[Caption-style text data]
##########
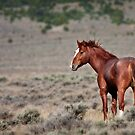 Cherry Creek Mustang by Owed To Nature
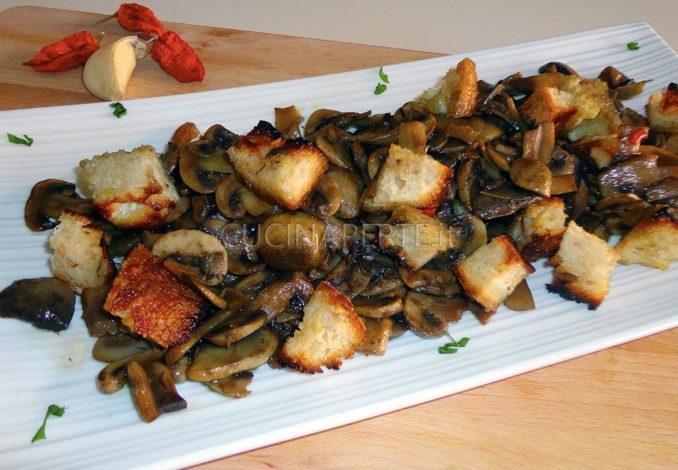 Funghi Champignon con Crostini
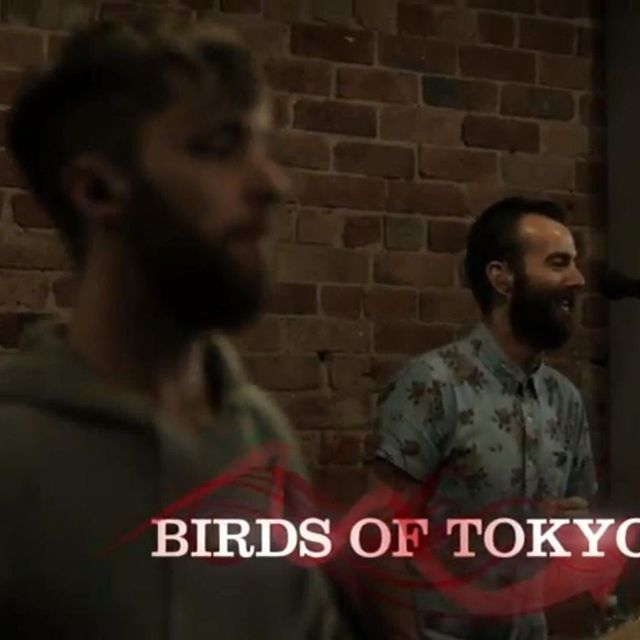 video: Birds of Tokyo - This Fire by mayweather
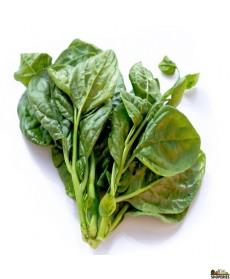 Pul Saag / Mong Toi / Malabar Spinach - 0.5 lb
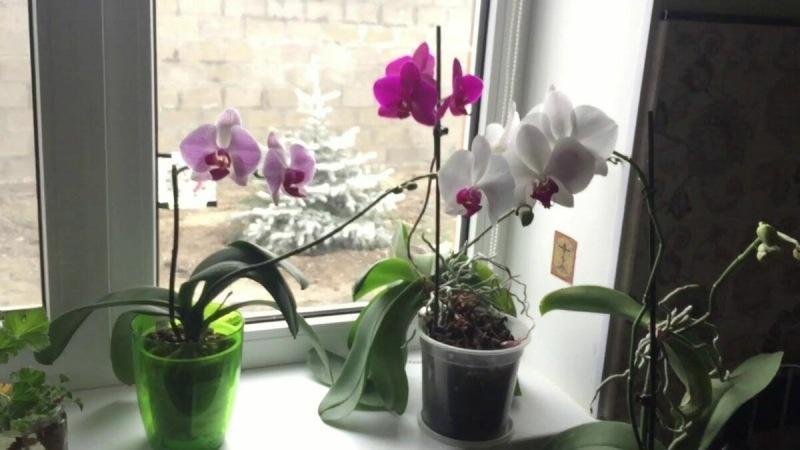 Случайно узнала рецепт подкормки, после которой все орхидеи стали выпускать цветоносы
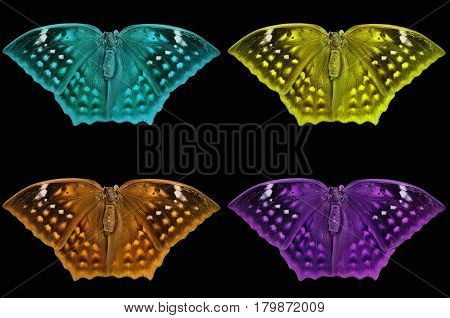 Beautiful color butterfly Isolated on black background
##########
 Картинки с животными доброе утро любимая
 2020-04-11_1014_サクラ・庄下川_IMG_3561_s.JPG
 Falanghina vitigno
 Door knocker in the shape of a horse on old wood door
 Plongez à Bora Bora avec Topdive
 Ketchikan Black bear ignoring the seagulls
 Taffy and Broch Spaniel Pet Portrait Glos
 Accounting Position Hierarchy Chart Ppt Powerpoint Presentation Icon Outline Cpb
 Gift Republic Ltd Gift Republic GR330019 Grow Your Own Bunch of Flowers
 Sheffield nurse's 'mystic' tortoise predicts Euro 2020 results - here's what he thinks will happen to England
##########
Output, from the data above, the lines from the line with "2020-04-11_1014_サクラ・庄下川_IMG_3561_s.JPG" to the line with "Gift Republic Ltd" exactly as they stand, both ends included and nothing else.

 2020-04-11_1014_サクラ・庄下川_IMG_3561_s.JPG
 Falanghina vitigno
 Door knocker in the shape of a horse on old wood door
 Plongez à Bora Bora avec Topdive
 Ketchikan Black bear ignoring the seagulls
 Taffy and Broch Spaniel Pet Portrait Glos
 Accounting Position Hierarchy Chart Ppt Powerpoint Presentation Icon Outline Cpb
 Gift Republic Ltd Gift Republic GR330019 Grow Your Own Bunch of Flowers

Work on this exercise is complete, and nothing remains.